Head west on the A394 from Helston to Penzance and a left turn will bring you to Porthleven the most southerly port in mainland Britain and an excellent base for exploring South West Cornwall. A harbour full of yachts and fishing boats, narrow streets climbing the steep hillsides and spectacular views, Porthleven has long been that happy Cornish mix of fishing port and holiday resort. A happy mix of working village and holiday centre, Porthleven offers a variety of accommodation and you'll find restaurants, pubs, galleries and gift shops trading alongside fishmongers and chandlers.
The town was once a centre for boat building, its long harbour wall protecting the port from the winter south-westerlies which rage across Mount's Bay. Nowadays, you'll find a welcome in the harbourside cafés, restaurants and inns and enjoy time browsing among the gift shops - you might even like to buy some of the day's catch at the Quayside Fish Centre. Porthleven's name is thought to come from the old Cornish porth (harbour) and leven (level or smooth), probably because the harbour was once a flat marshland on the banks of a stream flowing into the sea at a small cove. The stream still flows through the valley and divides the village into the two parishes Sithney to the east and Breage to the west.
By the 14th century, a hamlet of fishermen's dwellings had established itself around the cove, separated from the sea by a bar of shingle where the boats were kept. This community continued to grow and by 1700 had been joined by farmworkers and miners.

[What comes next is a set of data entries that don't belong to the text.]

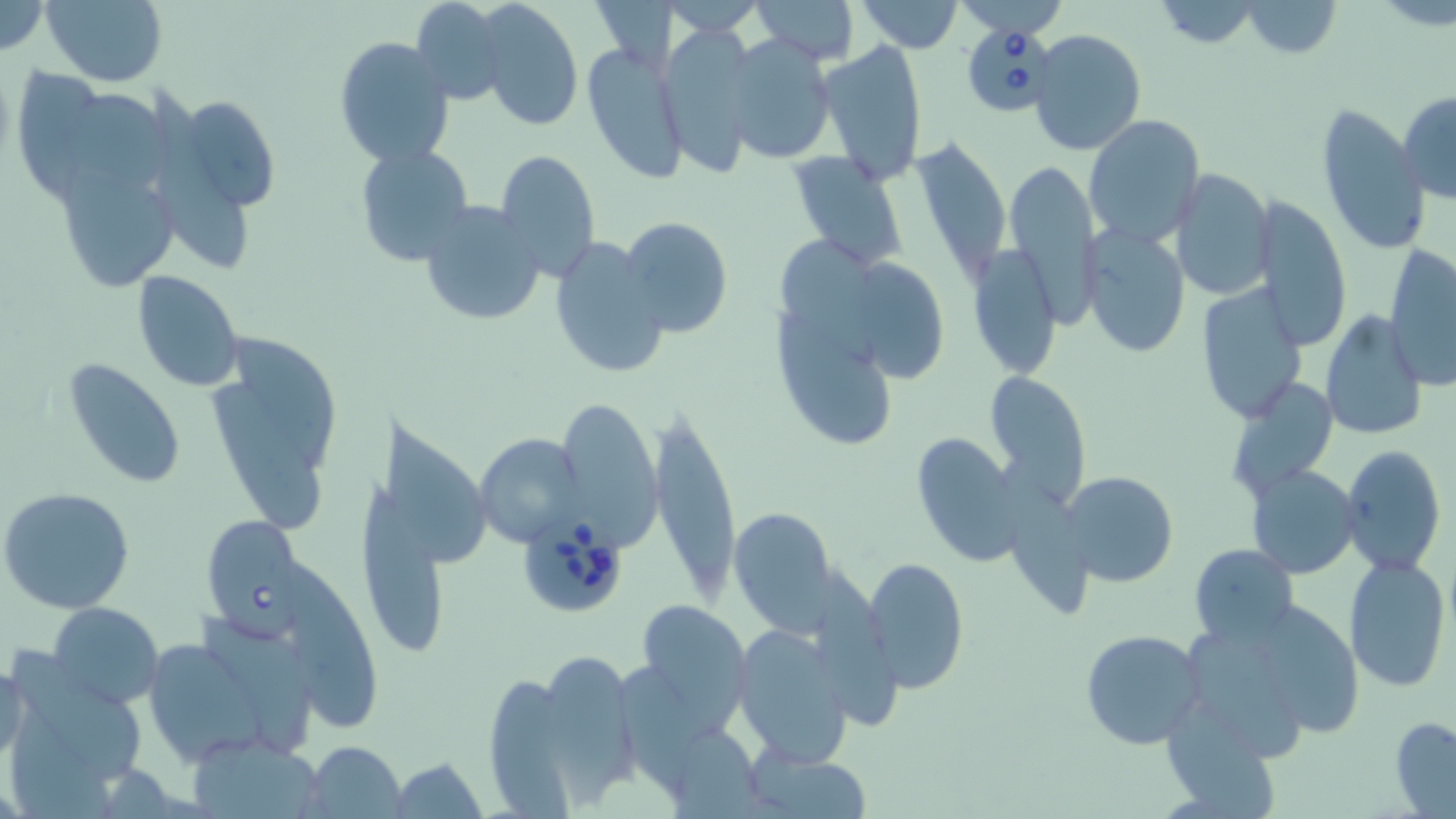
Summary:
  - Coordinate format: approximate bounding boxes as (x1,y1)-(x2,y2) corner pairs in pixels
  - Babesia divergens-infected red blood cell locations: (959,26)-(1059,118), (200,513)-(303,631), (517,518)-(630,621)
  - Uninfected red blood cell locations: (0,0)-(48,57), (41,0)-(166,86), (409,0)-(508,104), (750,0)-(860,63), (856,0)-(963,53), (958,0)-(1063,35), (1149,0)-(1268,50), (1238,0)-(1343,58), (475,1)-(583,130), (661,2)-(766,35), (656,23)-(759,176), (1029,29)-(1146,156), (723,33)-(835,164), (333,37)-(456,169), (581,39)-(691,186), (817,40)-(927,187), (148,90)-(253,273), (1397,90)-(1456,203), (177,93)-(283,212), (78,95)-(181,192), (1315,107)-(1432,257), (1084,114)-(1205,247), (909,140)-(1011,285), (355,143)-(475,269), (496,149)-(601,280), (788,151)-(908,269), (58,157)-(181,293), (1004,157)-(1099,329), (1167,168)-(1273,301), (1252,195)-(1352,353), (418,201)-(548,327), (620,216)-(733,337), (1082,223)-(1189,359), (774,233)-(877,362), (548,236)-(669,382), (1385,242)-(1456,390), (968,246)-(1061,380), (852,256)-(945,383), (132,270)-(245,391), (1193,282)-(1307,423), (774,309)-(896,451), (1320,311)-(1425,441), (205,335)-(343,533), (61,356)-(186,488), (983,369)-(1093,508), (1233,382)-(1339,489), (552,395)-(661,548), (648,398)-(742,606), (378,418)-(492,572), (909,432)-(1027,566), (475,434)-(583,546), (1341,446)-(1446,575), (999,459)-(1086,618), (1248,466)-(1360,579), (1063,470)-(1178,589), (358,480)-(459,654), (0,488)-(134,614), (728,506)-(839,633), (1190,543)-(1297,644), (1343,554)-(1452,692), (865,557)-(969,693), (290,571)-(383,727), (635,599)-(754,730), (1247,599)-(1366,737), (47,601)-(164,710), (194,615)-(310,748), (1184,626)-(1295,759), (731,627)-(854,765), (1081,630)-(1206,749), (139,633)-(288,766), (550,654)-(631,803), (8,655)-(150,802), (0,661)-(29,767), (622,671)-(715,792), (485,676)-(572,819), (1170,696)-(1280,819), (1390,715)-(1456,819), (302,741)-(406,817), (746,749)-(872,818), (390,757)-(488,819)
  - Slide-level diagnosis: Babesia divergens
  - Image size: 1456×819 pixels
  - Stain: May-Grünwald-Giemsa
  - Field of view: single
  - Preparation: thin blood film
  - Modality: light microscopy
  - Magnification: 1000x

Then in 1811, to meet the demand for coal and supplies for the nearby mines, together with the need for a safe refuge for the fishing fleet, the construction of the harbour began; the project was to take 14 years and the workforce included many prisoners from the Napoleonic wars. It was opened in August 1825 with a feast of roast beef and plum pudding for the whole village.
In 1855 the harbour was leased by Harvey and Co., of Hayle, who created a deeper inner basin which was protected by the massive timber baulk gates still in use today. Trade increased dramatically with imports of coal, limestone and timber, and exports of tin, copper and china clay. From the 1850's the Porthleven boatbuilding industry became a major employer. The large slip saw the launch of clippers, schooners and yachts destined for ports around the world. Two Porthleven-built trawlers still work from Brixham but the last boat was launched from here in the late 1970's.
Much of Porthleven's daily routine is still played out in the harbour, with houses and cottages cramming the hillsides for the best view. Boats still fish from here, the main catch being crab, lobster and crayfish.
A few yards from the harbour you can soak up the sun from the beach or take the South West Coast Path east to the wild Lizard Peninsula or west to the spectacular cliff-edge tin mines of Rinsey. Come in the summer and you'll catch Porthleven in its holiday clothes, with quayside concerts by the town band, gig racing and the festival of St. Peter's Tide.
As you stroll round the harbour, you'll be passing buildings which can tell a story or two of times past, when the quayside heaved with activity. As you turn into Breageside, the three storey building across to your right was built in 1889 as fish-curing cellars which turned thousands of hogsheads of pilchards for export. The Wreck and Rescue Centre started life in 1893 as a china clay store; up to 7000 tons of china clay from the Tregonning Hill quarries were kept here prior to export. As you walk a little further on you'll see a ruined turret-like building, once a lime-kiln, built in 1814 to produce lime for the construction of the harbour and the building boom which followed.
The two cannon either side of the harbour were once fired in anger at Napoleon's navy during the battle of Brest and come from the frigate HMS Anson, wrecked on Loe Bar in 1807 with the loss of 120 sailors.
Just round from the Ship Inn is the old lifeboat house, built in 1894. Porthleven had its own lifeboat service from 1863 to 1929, which ran 28 missions and saved 50 lives. The village retains strong links with the RNLI and each August holds a colourful Lifeboat Day. The Bickford-Smith Institute, with its imposing 70ft clock tower, was built in 1883 as a Literary Institute by William Bickford-Smith of Trevarno. The building featured in the national press in 1989, when pictures showed the tower engulfed by enormous waves.
A walk to the nearby market town of Helston takes you along Loe Bar, a huge shingle bank separating the sea - it is not safe to bathe here - from the tranquil waters of Loe Pool. Quite a surprise after your seaside stroll, the beautiful lakeside and woodland paths take you through the National Trust's Penrose Estate and along the Cober Valley to Helston.